One step to take is to determine what the collet threads are.  If it is a lever type closer, and if the lever mount on the left end of the headstock (not front mounted), it will have a draw tube that runs through the spindle.  The thread is inside the right end of the draw tube.  Is there a collet closer adapter or do the collets fit directly into the spindle taper?  If the latter, what is the spindle taper (not the L-00 - that mounts the chucks).  If the former, what is the ID of the adapter?


----------



## shott8283 (Mar 12, 2016)

It is a lever style closer and is mounted so the lever is on the left end.  I unbolted the mounting plate and took the draw tube right out.  There is a spindle adapter for the L-00 spindle and there is a taper adapter for the spindle.  I will have to get the Id of the adapter when I get home in the morning.  I have everything off the lathe to clean up, all 3 pieces.  The spindle adapter, will it have a major and minor ID or is it straight boar? 

Thanks for the reply!


----------



## wa5cab (Mar 13, 2016)

Shott,

All of the (few) collet spindle adapters that I am actually familiar with except for Morse Taper will have a short taper on the right end (with a major and minor diameter) and then the balance is straight bore.  I suppose that some might have a slightly larger diameter at the left end if the draw tube pilots up into the adapter.  But none that I know of are made that way.  Some (all that I know of)  will have a short anti-rotation peg or pin sticking out from the ID near the left end.  This is to keep the collet from rotating as you turn the draw tube to draw the collet into battery.


----------



## shott8283 (Mar 13, 2016)

Here are some pics I took.  I figured it would have been easier instead of trying to explain what I have.  The draw bar has internal threads.  The adapter has a nipple in it for indexing the collet.  And you can see the spindle nose protector


----------



## wa5cab (Mar 13, 2016)

Shott,

I have a chart giving at least some of the dimensions for 60 different type collets.  None could match the ID at the small end of your closer adapter.  Please re-check the bore of the straight section at the small end.  To match any of the nearest collets on the list, the ID needs to be about 1.251" -0.000 + .0.0015 or thereabouts.  There are six collets on the list with a body diameter of 1.250".  The next smaller one is 1.125", which would be 'way too sloppy.

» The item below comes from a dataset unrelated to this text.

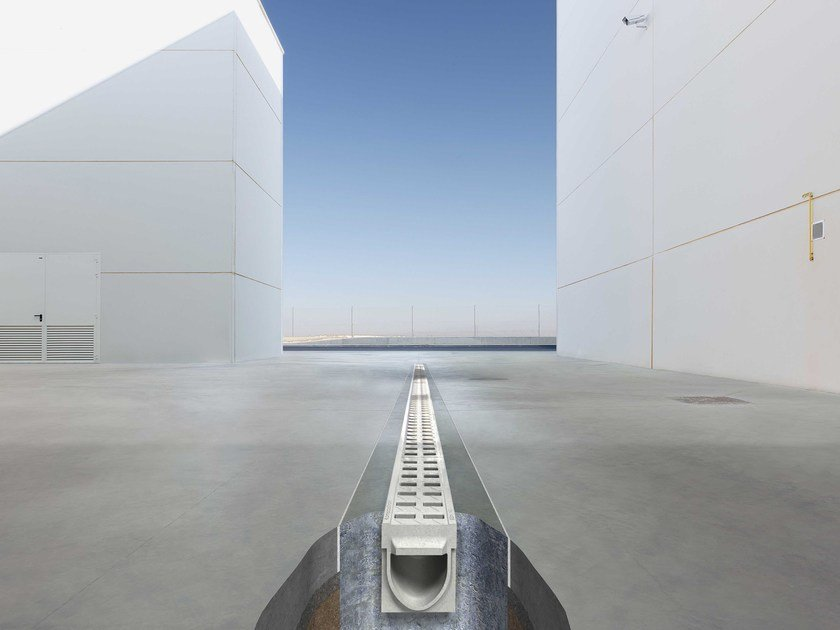 Polymere concrete Drainage channel and part KOMPAQDRAIN ® by Ulma Architectural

Re-check the ID and also check the thread pitch.  And try to measure the approximate length of the internal tapered part of the adapter.  If the ID turns out to be a nominal 1-1/4" and the thread pitch is 20, then the collet type is probably 5C, which is far and away the most common in use today on lathes of the size of yours.  However, there are four more with 20 tpi and one with 16 tpi.that it could be.


----------



## shott8283 (Mar 13, 2016)

wa5cab

thank you so much for the info.  Im almost certain its going to be a 5C collet, the ID on the small end was in fact 1.250.  I remeasured it after I took the picture, more accurately while not trying to take a pic at the same time.  I will confirm the draw bar threads also to confirm.  ill grab a cheap 5C off eBay to verify also .. 

thanks again man  I appreciate the help!


----------



## wa5cab (Mar 14, 2016)

You're welcome.  With confirmation on the straight ID, my first guess would be 5C, if for no other reason that the other choices are not common.


----------